If you accidentally draw liquid into the barrel, seek assistance from your demonstrator/supervisor since the barrel will need to be cleaned before further use (to prevent cross-contamination) and unskilled dismantling of the device will cause irreparable damage.

Fig. 3.3 Pipette fillers: (a) rubber-bulb type; (b) Pi-Pump®.

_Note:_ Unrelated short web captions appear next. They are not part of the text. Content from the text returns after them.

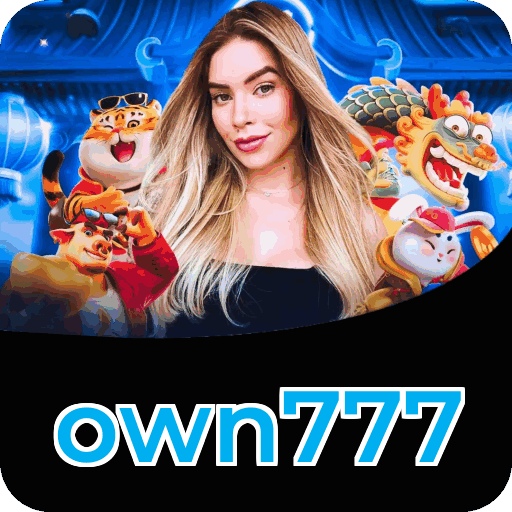 Jogos Fortune 20+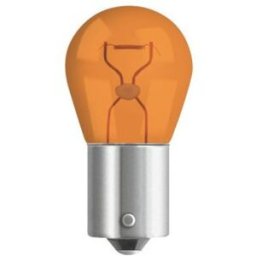 Lâmpada secundária NEOLUX PY21W 12V/21W, 2 Peça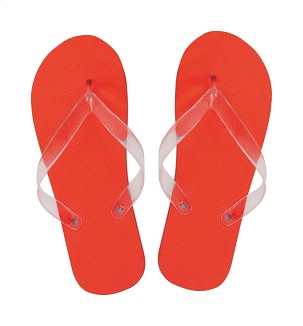 Arivo strandpapucs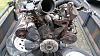 6.5 L CHEVY GMC TURBO DIESEL Engine Complete w/ 4L80E Transmission-diesel2.jpg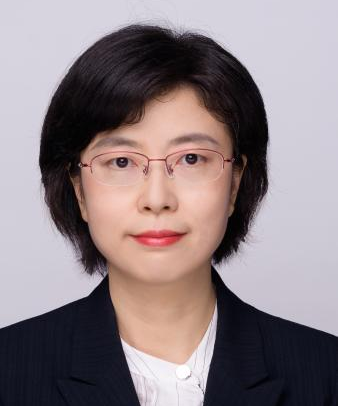 九游会在线登录官网创新论坛第一千八百二十九讲：可解释深度学习及其在脑影像研究中的应用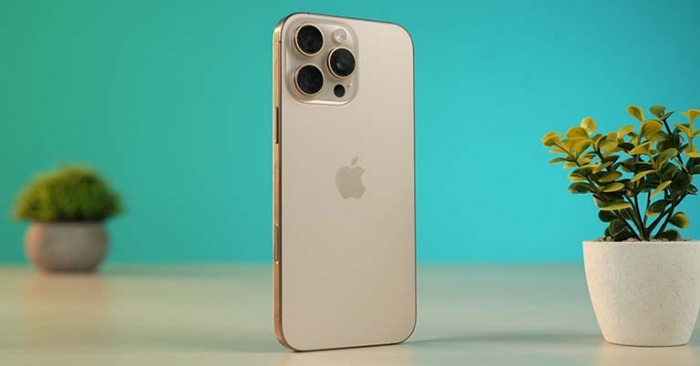 iphone-16-pro-max-t2-1-1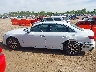 WAUABAF47PA****** Repairable 2023 Audi A4 in Illinois State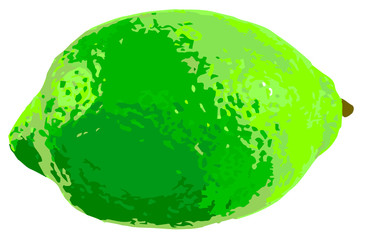Lime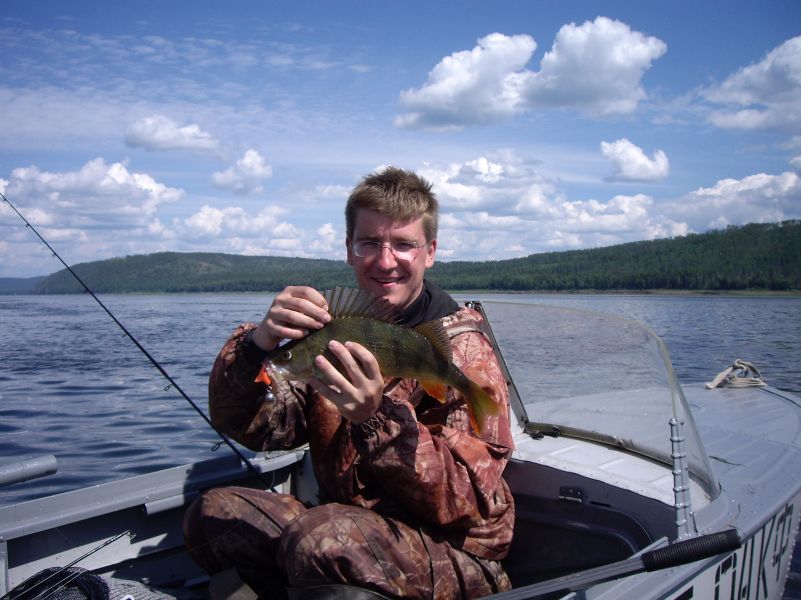 ������: ����� 970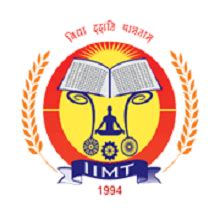 IIMT College of Engineering Greater Noida Admissions 2024-25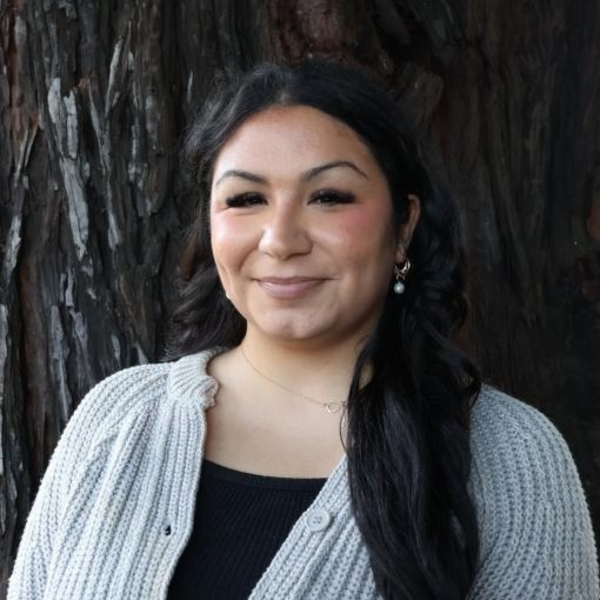 Maritza - Spanish tutor - Eureka
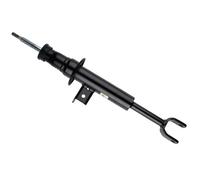Shock absorber Front Axle Right Top pin 19-273761 BILSTEIN for BMW 5 Touring 5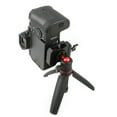 thumbnail image 2 of Tripod Ball for Head Adapter for Arca for DSLR Camera Ballhead 3/8" to 1/4, 2 of 12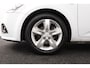 Kia ProCeed pro_cee'd 1.4 CVVT Navigator Plus Pack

Fig. 3.4 A pipettor - the Gilson Pipetman®.

Syringes
Syringes should be used by placing the tip of the needle into the solution and slowly drawing the plunger up to the required point on the scale. Check the barrel to make sure no air bubbles have been drawn up, and expel the solution slowly, touching the needle tip on the side of the vessel to remove any adhering solution. If there is air in the barrel, fill past the mark, invert the syringe and push the plunger to the mark so that the air and a little of the solution are expelled into a waste collection vessel. Then dispense the solution.

Microsyringes should always be cleaned before and after use by repeatedly drawing up and expelling pure solvent. The dead space in the needle can occupy up to 4% of the nominal syringe volume. Some microsyringes have a fine wire attached to the plunger, which fills the dead space. Never pull the plunger out of the barrel.

Balances
These can be used to weigh accurately how much liquid you have dispensed. Convert mass to volume using the equation:
Mass/density = volume

e.g. a liquid (9.0g) of density (l.2gmL^-1) = 7.5mL. Densities of common solvents and common chemicals can be found in Lide (2000). You will also need to know the liquid's temperature, since density is temperature dependent.